══ Textauszug

# MySQL: maximale Datensätze



## deepgreen (9. Januar 2003)

wieviele tabellen und vorallem wieviele Datensätze verkraftet eine tabelle.

hängt sowas mit dem rechner zusammen oder gibt es eine obergrenzne bei sowas?


----------



## melmager (9. Januar 2003)

1.1.8 How Big Can MySQL Tables Be?

MySQL Version 3.22 has a 4G limit on table size. With the new MyISAM in MySQL Version 3.23 the maximum table size is pushed up to 8 million terabytes (2 ^ 63 bytes). 

Note, however, that operating systems have their own file size limits. Here are some examples: 

Operating System 
File Size Limit 

Linux-Intel 32 bit 
2G, 4G or more, depends on Linux version 

Linux-Alpha 
8T (?)

════

- **Aufgabe**: Schreibe den Forenthread zur maximalen Größe von MySQL-Tabellen über sein bisheriges Ende hinaus weiter. Die nachstehenden Zeilen stammen aus einer anderen Quelle als der Forenthread.

══ Gegebene Daten

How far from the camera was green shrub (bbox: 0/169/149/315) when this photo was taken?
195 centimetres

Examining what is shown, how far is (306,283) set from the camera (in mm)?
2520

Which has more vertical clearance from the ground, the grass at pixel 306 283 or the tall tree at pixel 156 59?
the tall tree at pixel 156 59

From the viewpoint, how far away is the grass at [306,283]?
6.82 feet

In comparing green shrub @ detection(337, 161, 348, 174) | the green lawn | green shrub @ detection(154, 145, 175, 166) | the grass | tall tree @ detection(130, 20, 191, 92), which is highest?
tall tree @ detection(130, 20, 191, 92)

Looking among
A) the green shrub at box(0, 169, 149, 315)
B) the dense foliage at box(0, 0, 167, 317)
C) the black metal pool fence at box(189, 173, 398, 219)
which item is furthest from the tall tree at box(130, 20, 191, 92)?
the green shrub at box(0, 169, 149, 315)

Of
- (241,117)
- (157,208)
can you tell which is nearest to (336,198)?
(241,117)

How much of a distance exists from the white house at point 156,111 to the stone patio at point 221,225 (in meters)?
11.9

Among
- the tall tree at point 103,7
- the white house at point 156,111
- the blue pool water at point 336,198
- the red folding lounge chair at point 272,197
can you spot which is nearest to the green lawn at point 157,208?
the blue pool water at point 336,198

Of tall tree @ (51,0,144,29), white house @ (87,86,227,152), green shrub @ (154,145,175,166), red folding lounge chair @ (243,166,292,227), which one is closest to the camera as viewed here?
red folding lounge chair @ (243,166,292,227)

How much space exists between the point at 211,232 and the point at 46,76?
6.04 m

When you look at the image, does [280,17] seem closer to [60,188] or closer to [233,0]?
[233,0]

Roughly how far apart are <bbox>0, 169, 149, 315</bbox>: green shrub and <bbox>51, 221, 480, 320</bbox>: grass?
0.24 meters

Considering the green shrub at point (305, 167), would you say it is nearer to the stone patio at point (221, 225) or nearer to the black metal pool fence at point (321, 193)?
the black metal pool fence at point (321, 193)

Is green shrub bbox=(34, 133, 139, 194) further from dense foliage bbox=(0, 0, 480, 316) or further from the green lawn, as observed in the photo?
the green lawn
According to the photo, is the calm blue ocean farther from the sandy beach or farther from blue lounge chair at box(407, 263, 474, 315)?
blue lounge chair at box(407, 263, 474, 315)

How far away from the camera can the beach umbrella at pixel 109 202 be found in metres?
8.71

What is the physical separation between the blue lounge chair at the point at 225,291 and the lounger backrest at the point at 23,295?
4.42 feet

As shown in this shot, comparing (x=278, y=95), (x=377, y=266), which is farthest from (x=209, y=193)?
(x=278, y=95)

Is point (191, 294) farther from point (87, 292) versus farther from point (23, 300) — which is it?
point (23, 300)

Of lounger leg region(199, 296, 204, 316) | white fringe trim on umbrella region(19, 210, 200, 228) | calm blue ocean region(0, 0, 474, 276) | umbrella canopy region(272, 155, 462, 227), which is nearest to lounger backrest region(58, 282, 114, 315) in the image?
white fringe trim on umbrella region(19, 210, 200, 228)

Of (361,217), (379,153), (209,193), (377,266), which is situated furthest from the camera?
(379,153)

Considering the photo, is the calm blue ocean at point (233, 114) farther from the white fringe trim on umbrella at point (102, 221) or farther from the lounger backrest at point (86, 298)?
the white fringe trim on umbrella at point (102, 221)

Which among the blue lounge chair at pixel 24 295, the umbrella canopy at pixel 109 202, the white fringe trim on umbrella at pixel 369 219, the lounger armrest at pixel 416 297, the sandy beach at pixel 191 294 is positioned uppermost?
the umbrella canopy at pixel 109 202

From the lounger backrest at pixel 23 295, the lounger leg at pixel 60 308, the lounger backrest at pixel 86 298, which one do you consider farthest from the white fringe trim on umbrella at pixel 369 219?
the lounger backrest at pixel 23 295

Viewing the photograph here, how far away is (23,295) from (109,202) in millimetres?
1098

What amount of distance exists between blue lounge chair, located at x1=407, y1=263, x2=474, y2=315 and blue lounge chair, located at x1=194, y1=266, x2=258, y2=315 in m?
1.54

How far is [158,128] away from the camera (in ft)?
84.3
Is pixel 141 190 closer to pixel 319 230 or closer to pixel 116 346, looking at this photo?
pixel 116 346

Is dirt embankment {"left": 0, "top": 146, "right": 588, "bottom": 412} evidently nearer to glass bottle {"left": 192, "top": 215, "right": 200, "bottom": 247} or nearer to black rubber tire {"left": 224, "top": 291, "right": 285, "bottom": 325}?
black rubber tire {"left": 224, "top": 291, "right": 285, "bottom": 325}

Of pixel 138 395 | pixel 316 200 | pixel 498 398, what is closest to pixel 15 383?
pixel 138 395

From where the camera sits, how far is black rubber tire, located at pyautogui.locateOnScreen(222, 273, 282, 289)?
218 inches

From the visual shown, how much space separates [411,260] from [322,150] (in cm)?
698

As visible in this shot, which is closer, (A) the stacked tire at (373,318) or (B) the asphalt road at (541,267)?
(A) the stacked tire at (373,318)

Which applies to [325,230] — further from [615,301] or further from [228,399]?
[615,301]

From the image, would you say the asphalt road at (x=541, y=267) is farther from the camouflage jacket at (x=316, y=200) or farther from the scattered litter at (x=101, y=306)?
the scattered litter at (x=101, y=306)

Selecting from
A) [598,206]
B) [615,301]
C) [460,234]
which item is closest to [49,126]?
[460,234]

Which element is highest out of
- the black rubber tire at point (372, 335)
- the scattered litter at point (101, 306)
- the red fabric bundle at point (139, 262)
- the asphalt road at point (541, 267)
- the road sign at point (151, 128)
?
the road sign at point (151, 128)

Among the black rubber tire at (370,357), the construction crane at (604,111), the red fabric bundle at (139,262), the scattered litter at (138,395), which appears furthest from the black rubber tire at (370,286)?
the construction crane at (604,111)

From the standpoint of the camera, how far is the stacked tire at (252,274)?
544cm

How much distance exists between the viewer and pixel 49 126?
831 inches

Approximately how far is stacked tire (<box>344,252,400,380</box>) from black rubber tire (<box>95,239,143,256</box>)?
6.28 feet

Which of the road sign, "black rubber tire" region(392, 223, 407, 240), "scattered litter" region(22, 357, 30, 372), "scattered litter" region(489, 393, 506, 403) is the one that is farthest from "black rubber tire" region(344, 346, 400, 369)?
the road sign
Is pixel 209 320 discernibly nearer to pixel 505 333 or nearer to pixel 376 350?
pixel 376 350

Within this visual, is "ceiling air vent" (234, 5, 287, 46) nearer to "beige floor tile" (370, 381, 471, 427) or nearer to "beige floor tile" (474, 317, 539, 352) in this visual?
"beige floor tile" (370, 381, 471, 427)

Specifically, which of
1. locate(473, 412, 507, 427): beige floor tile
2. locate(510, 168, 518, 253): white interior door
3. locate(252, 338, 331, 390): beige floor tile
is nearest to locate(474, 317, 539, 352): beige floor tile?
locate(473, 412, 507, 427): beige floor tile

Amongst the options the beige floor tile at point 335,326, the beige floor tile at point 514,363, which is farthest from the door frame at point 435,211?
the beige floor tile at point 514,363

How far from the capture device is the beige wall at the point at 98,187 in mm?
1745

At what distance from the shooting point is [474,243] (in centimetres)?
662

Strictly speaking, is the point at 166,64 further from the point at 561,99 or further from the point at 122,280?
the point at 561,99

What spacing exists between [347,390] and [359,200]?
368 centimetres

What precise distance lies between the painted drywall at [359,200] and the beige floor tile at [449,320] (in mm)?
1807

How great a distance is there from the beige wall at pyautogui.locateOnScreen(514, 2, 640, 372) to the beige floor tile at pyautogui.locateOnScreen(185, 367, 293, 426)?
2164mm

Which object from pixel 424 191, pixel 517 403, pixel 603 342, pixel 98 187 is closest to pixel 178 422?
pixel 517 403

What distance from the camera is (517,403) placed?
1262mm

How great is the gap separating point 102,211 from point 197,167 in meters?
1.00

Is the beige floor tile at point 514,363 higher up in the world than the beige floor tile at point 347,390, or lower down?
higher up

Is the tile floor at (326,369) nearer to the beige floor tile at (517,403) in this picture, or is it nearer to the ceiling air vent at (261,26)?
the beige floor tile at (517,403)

════
══ Gegebene Daten

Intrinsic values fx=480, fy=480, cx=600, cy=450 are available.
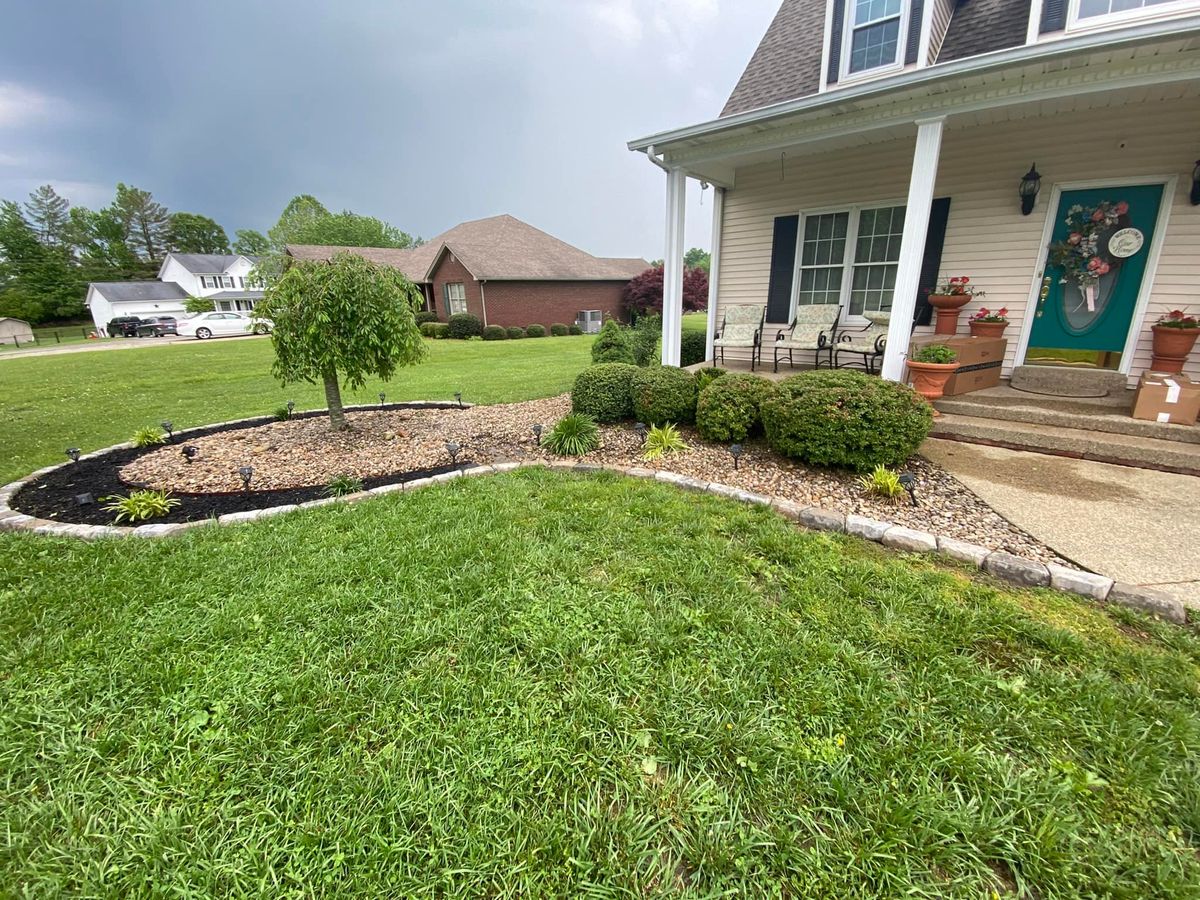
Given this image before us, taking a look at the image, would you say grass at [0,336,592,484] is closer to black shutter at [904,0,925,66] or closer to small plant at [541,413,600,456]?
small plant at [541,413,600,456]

════
══ Gegebene Daten

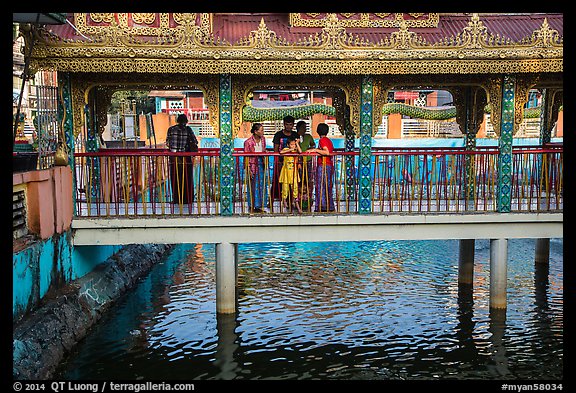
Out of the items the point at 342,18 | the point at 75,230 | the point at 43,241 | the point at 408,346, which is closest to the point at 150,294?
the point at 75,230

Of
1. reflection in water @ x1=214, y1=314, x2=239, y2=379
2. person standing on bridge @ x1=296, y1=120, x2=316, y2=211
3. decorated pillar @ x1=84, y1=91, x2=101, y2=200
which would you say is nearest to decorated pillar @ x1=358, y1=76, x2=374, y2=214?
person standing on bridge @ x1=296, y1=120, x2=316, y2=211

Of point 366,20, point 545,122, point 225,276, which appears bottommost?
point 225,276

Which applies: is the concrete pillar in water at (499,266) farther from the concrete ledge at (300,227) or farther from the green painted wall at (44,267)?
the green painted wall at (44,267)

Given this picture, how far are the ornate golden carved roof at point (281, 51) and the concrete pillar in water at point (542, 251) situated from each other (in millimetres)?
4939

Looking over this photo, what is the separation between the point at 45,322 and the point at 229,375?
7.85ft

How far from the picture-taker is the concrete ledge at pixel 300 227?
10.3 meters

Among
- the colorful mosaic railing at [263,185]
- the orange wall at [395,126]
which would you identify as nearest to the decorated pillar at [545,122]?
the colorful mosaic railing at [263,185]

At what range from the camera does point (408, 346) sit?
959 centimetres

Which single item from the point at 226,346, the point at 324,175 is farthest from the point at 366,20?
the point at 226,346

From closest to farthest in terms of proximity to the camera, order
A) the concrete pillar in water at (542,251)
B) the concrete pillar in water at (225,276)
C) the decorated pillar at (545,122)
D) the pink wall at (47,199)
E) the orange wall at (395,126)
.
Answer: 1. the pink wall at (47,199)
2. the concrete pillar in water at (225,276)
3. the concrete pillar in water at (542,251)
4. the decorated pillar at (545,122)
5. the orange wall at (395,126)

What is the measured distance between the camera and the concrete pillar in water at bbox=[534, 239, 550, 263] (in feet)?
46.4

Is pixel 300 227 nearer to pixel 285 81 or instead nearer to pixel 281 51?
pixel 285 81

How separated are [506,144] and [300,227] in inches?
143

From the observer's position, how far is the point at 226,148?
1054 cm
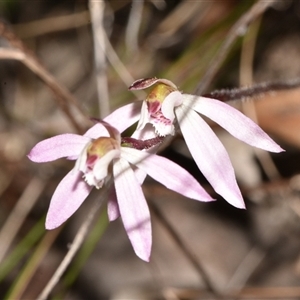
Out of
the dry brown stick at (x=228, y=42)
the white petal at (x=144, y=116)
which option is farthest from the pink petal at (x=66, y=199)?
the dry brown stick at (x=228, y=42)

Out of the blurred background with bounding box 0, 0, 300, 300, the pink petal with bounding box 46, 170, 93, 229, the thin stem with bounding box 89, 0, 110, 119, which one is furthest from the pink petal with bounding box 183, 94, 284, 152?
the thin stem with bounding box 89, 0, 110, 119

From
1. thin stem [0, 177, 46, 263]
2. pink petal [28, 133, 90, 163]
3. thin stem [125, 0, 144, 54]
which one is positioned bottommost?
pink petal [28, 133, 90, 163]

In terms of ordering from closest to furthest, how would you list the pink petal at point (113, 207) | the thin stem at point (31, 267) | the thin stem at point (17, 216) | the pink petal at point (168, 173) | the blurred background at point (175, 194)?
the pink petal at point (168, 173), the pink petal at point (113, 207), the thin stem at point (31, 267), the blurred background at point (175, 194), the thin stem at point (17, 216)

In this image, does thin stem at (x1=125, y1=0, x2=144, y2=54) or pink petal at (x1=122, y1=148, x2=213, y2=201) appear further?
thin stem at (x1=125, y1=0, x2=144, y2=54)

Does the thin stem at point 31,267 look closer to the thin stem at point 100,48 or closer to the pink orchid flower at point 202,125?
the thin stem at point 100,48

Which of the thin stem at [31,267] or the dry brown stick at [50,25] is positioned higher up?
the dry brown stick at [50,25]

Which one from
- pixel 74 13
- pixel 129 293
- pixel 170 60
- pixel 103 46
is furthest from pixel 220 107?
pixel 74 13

════

- **Lösung**:
Solaris 2.5.1 
2G (possible 4G with patch) 

Solaris 2.6 
4G 

Solaris 2.7 Intel 
4G 

Solaris 2.7 ULTRA-SPARC 
8T (?) 

On Linux 2.2 you can get bigger tables than 2G by using the LFS patch for the ext2 file system. On Linux 2.4 there exists also patches for ReiserFS to get support for big files. 

This means that the table size for MySQL is normally limited by the operating system.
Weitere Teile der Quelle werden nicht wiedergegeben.